Kamis 15 Aug 2024 14:48 WIB

Soal Larangan Jilbab Paskibraka, Sosiolog Agama: Kontraproduktif dengan Moderasi Beragama

BPIP melarang anggota Paskibraka berjilbab.

Rep: Muhyiddin/ Red: Muhammad Hafil
Tangkapan layar (screenshot) dokumen Surat Keputusan Kepala BPIP Nomor 35 Tahun 2024. Aturan ini menyoroti antara lain busana Paskibraka perempuan.
Foto: dok ist
Tangkapan layar (screenshot) dokumen Surat Keputusan Kepala BPIP Nomor 35 Tahun 2024. Aturan ini menyoroti antara lain busana Paskibraka perempuan.

REPUBLIKA.CO.ID,JAKARTA -- Ketua Asosiasi Sosialog Agama Indonesia, Sehat Ihsan Shadiqin menanggapi aturan larangan berjilbab bagi Paskibraka yang menjadi polemik. Menurut dia, aturan tersebut bertentangan dengan kebijakan moderasi beragama yang digaungkan pemerintab.

++++

§ **Soal Latihan**:
**a)** Terjemahkan kalimat "BPIP melarang anggota Paskibraka berjilbab." dari berita larangan jilbab Paskibraka ke dalam bahasa Inggris.
**b)** Teruskan berita larangan jilbab Paskibraka di atas, dimulai sesudah kalimat terakhir yang tercantum.
Daftar yang tercantum di sini adalah bahan tersendiri yang terpisah dari berita larangan jilbab Paskibraka.

§ **Data Mentah**:
++++

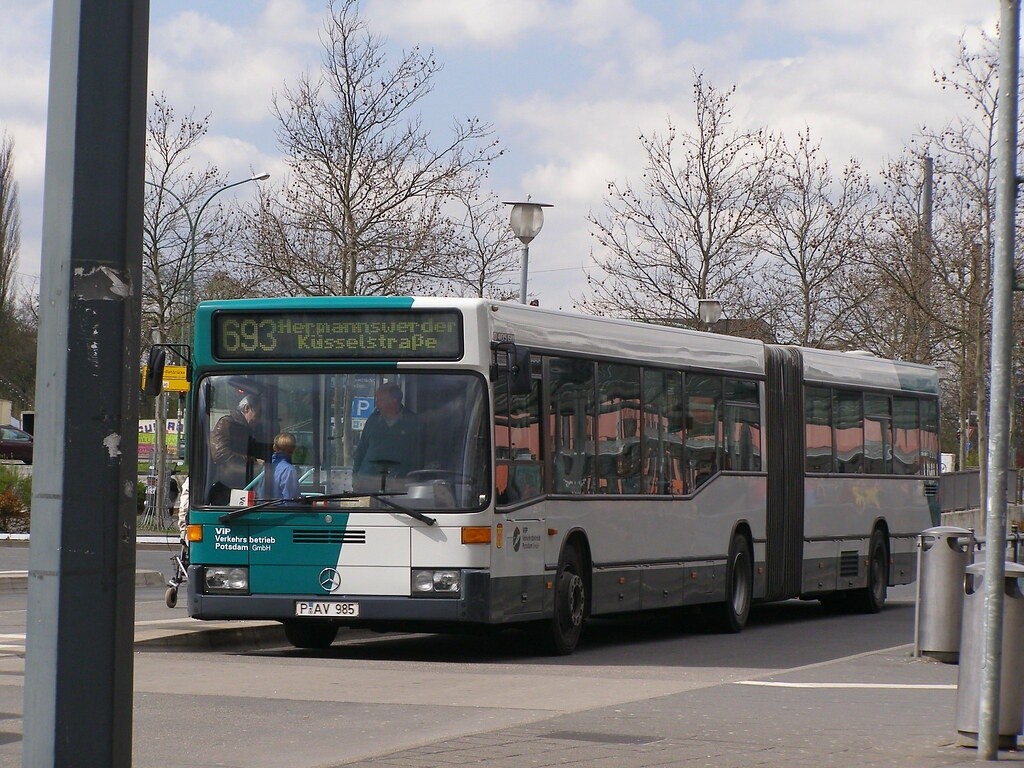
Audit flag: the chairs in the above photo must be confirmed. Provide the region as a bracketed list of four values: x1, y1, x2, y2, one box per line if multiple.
[500, 436, 940, 502]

++++

§ **Kunci Jawaban**:
**a)** BPIP prohibits Paskibraka members from wearing the hijab.

**b)**
Dia mengatakan, mengenakan atribut keagamaan adalah bagian dari ekspresi keagamaan seseorang yang harus dihormati, termasuk oleh negara. Meskipun bukan negara agama, kata dia, Indonesia dibangun dengan pluralitas agama dan pemahamannya. 

Baca Juga

Menurut dia, memaksakan atau melarang orang melaksanakan ajaran agamanya adalah sikap yang keliru dan tidak bijak. Apalagi, Indonesia sedang gencar-gencarnya mengkampanyekan moderasi beragama, sebuah prinsip moderat dalam mengespresikan keyakinan agama. 

"Oleh sebab itu, apa yang dilakukan negara dalam hal ini menjadi kontraproduktif dengan semangat moderasi beragama yang dikampanyekannya," ujar Sehat saat dihubungi Republika.co.id, Kamis (15/8/2024). 

Alih-alih menunjukkan praktik moderat dan menjadi teladan dalam beragama kepada semua warga negara melalui Paskibraka, lanjut dia, kasus ini justru menunjukkan bagaimana negara memaksanakan kehendakknya tanpa penghormatan pada keberagaman.

Seharusnya, kata dia, hal-hal seperti ini tidak terjadi lagi di Indonesia dan para petinggi negara justru menjadi contoh dalam mengkampanyekan moderasi. Apalagi kebebasan dalam mengekspresikan cara beragama dengan tegas dan implisit diatur dalam undang-undang.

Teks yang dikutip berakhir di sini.